- _Given passage_:
+---+

In 2009, when Himayatnagar (Assembly constituency) was abolished and largely replaced by Khairatabad Assembly constituency, Reddy contested from Amberpet Assembly Constituency. From 2009 to 2014 he was the MLA, Amberpet Assembly Constituency, Floor Leader of BJP in State Assembly. He was elected in 2009 to the Amberpet assembly constituency with a majority of over 27,000 votes.

=== President of State BJP ===
From 2010 to 2014, he was the BJP State President of the Andhra Pradesh. He was unanimously elected as the Telangana BJP president, as an inaugural holder.

Reddy, began the 22-day Telangana "Poru Yatra"– a 3500 km journey through 986 villages and 88 assembly constituencies stressing the need for a stance on Telangana state – on 19 January.

== Union minister of India ==

He was elected MP in the Lok Sabha from Secunderabad constituency in 2019 and 2024.

=== Minister of State ===
On 30 May 2019, he was sworn in as Union Minister of State (MoS) for Home Affairs in the Government of India. From 2019 to 2021 Minister of State for Home Affairs, Government of India, serving along with Nityanand Rai.

Considering the increase in demand for local public transport, he wrote a letter to the chief minister of Telangana, K. Chandrashekar Rao, urging him to resume MMTS services in the city.

=== Union Cabinet Minister ===

- Minister of Tourism (2021-2024)
- Minister of Culture (2021-2024)
- Minister of Development of North Eastern Region (2021-2024)

+---+

- _Supplied data_:
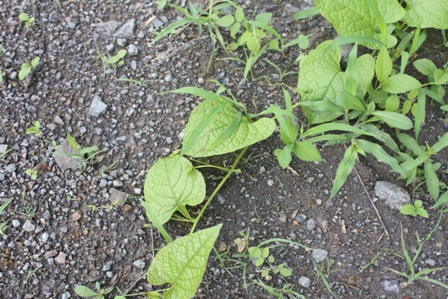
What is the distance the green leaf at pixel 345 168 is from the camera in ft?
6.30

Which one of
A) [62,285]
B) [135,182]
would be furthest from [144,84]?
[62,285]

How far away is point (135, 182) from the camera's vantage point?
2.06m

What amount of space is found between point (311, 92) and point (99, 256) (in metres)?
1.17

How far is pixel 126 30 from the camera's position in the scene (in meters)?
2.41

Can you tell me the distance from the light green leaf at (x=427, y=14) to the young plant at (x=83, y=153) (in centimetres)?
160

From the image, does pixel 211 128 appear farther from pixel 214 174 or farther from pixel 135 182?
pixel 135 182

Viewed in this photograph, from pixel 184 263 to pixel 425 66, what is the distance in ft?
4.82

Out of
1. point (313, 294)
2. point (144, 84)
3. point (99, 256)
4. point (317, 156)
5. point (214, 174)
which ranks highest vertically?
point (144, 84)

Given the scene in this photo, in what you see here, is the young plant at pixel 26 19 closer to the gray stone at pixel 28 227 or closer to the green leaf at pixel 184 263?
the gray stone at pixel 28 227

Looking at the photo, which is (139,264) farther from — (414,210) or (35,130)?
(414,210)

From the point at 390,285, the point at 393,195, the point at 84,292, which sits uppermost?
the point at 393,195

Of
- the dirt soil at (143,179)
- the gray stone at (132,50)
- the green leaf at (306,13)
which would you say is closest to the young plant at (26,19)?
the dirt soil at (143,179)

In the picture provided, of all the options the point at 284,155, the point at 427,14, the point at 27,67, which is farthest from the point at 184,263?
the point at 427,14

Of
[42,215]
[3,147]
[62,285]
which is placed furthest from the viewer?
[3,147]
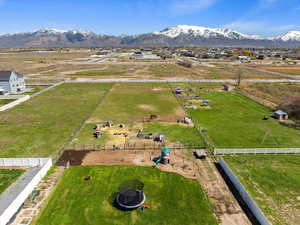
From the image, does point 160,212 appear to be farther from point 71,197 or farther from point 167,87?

+---+

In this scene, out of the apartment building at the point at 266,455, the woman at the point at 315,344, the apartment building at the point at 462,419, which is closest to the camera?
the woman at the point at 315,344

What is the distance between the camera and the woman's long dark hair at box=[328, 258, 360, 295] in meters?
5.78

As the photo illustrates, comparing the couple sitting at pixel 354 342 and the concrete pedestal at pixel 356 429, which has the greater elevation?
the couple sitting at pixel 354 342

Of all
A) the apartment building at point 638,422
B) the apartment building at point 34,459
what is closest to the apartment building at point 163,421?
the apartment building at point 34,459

+---+

- _Brief_:
Write out the passage about Reddy's political career in full, word for word.

- _Reply_:
In 2009, when Himayatnagar (Assembly constituency) was abolished and largely replaced by Khairatabad Assembly constituency, Reddy contested from Amberpet Assembly Constituency. From 2009 to 2014 he was the MLA, Amberpet Assembly Constituency, Floor Leader of BJP in State Assembly. He was elected in 2009 to the Amberpet assembly constituency with a majority of over 27,000 votes.

=== President of State BJP ===
From 2010 to 2014, he was the BJP State President of the Andhra Pradesh. He was unanimously elected as the Telangana BJP president, as an inaugural holder.

Reddy, began the 22-day Telangana "Poru Yatra"– a 3500 km journey through 986 villages and 88 assembly constituencies stressing the need for a stance on Telangana state – on 19 January.

== Union minister of India ==

He was elected MP in the Lok Sabha from Secunderabad constituency in 2019 and 2024.

=== Minister of State ===
On 30 May 2019, he was sworn in as Union Minister of State (MoS) for Home Affairs in the Government of India. From 2019 to 2021 Minister of State for Home Affairs, Government of India, serving along with Nityanand Rai.

Considering the increase in demand for local public transport, he wrote a letter to the chief minister of Telangana, K. Chandrashekar Rao, urging him to resume MMTS services in the city.

=== Union Cabinet Minister ===

- Minister of Tourism (2021-2024)
- Minister of Culture (2021-2024)
- Minister of Development of North Eastern Region (2021-2024)